Problems to work on:
A - Please answer these from the immune system text, one line each:
(i) Which two outbreaks are said to trouble tropical populations in the summer?
(ii) What three lines of defense does the text list?
(iii) What is the foreign material the immune system responds to called?
B - Write a continuation of the text on the immune system, picking up after its final sentence.
==== Study text ====
Keywords: acquired immunity, vaccinations, overcoming principle, immune system, pre-Fall, post-Fall, body defenses, the genesis of germs, immunology, intelligent design, power in the blood, cleansing, interwoven complexity, fearfully and wonderfully made, body by design
Each day, we live at the mercy of pathogens and parasites, microbes about one-trillionth to one-thousandth of our size. We read about the flu causing havoc this winter in most parts of the USA and Europe. The flu epidemic is peaking earlier than normal and is spreading across the USA according to the CDC. Flu vaccination can help prevent flu and its potentially serious complications. In the summer, we read about malaria and Ebola outbreaks troubling tropical populations. The objectives of this article are (1) to explain the overcoming design principle of the immune system in effectively fighting pathogens and parasites in disease; and (2) to record the role of Christians and creation biologists in developing vaccines.
The immune system acts like a protective physical and biochemical bubble around the human body, protecting against everyday germs. It provides an invisible barrier to nonspecific and specific pathogens. Diseases such as malaria, measles, smallpox, influenza, and anthrax all threaten people in today's cursed world (Genesis 3). Even as the world presently faces the new pandemic of the virus from Wuhan, China, the human body responds in defense. A new vaccine against the 2019 Novel Coronavirus (2019-nCoV) is in development and will be designed to enhance the body’s immune system. The immune system has been designed as the body's major defense not only against bacteria and viruses, but also against fungi, parasites, and toxins. It serves as an invisible boundary of mucous membranes, strong chemicals, and proteins that defend us against new and old diseases. Stages of the immune system include the skin and mucous membranes as the first line of defense, white blood cells as the second line of defense, and antibodies as the third line. The immune system includes the lymph glands, lymph nodes, spleen, bone marrow, tonsils, and appendix.
A new vaccine against the 2019 Novel Coronavirus (2019-nCoV) is in development and will be designed to enhance the body’s immune system.
In addition to innate immunity, humans and vertebrate animals have been created with a more specialized response, termed the acquired immune response. It develops throughout life and substantially increases the body’s ability to defend itself. Each time the body is exposed to foreign material, the adaptive defense system “learns” then “remembers” the most effective response to that specific material, reacting accordingly if the material is encountered again. The foreign material to which the immune system responds is called an antigen. On first exposure to an invading microbe or another antigen, the response develops relatively slowly; the antigen may cause damage if the innate defenses cannot contain it. Successive exposures, however, lead to swifter, greater repeated responses, generally eliminating the invader before it causes obvious additional harm.
==== Provided records ====
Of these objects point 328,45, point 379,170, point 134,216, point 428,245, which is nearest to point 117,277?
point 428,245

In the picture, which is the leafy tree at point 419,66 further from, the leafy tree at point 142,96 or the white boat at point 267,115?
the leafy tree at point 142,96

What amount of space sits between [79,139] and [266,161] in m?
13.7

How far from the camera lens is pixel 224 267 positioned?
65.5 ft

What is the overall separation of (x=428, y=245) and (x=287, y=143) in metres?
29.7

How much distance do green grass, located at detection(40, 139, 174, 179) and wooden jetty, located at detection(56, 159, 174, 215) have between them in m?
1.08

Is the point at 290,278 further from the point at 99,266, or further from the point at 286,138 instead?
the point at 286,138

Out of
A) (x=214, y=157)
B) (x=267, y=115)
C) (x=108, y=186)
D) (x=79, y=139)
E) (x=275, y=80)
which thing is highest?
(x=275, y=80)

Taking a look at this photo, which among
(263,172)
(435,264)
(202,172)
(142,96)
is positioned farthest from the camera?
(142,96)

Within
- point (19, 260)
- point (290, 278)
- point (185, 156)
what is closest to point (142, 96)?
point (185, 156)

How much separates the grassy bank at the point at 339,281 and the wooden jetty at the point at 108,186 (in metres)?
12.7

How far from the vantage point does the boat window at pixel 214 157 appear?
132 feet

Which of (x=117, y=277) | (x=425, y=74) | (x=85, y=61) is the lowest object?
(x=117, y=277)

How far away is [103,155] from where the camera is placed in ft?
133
====
Answers by task:
A -
(i) Malaria and Ebola.
(ii) The skin and mucous membranes, white blood cells, and antibodies.
(iii) An antigen.

B -
The immune system can discriminate between healthy “self,” your own body cells, and dangerous cells. The adaptive immune response uses two general mechanisms to eliminate an invader. If the antigen is within one of the body’s own cells, then the immune system will not attack these cells. If the antigen is extracellular, hence dangerous, then the body responds by making antibodies—glycoprotein molecules with two functional regions. One region binds specifically to the antigen; the other functions as a “red flag” to alert the other host defenses to remove or destroy the antigen.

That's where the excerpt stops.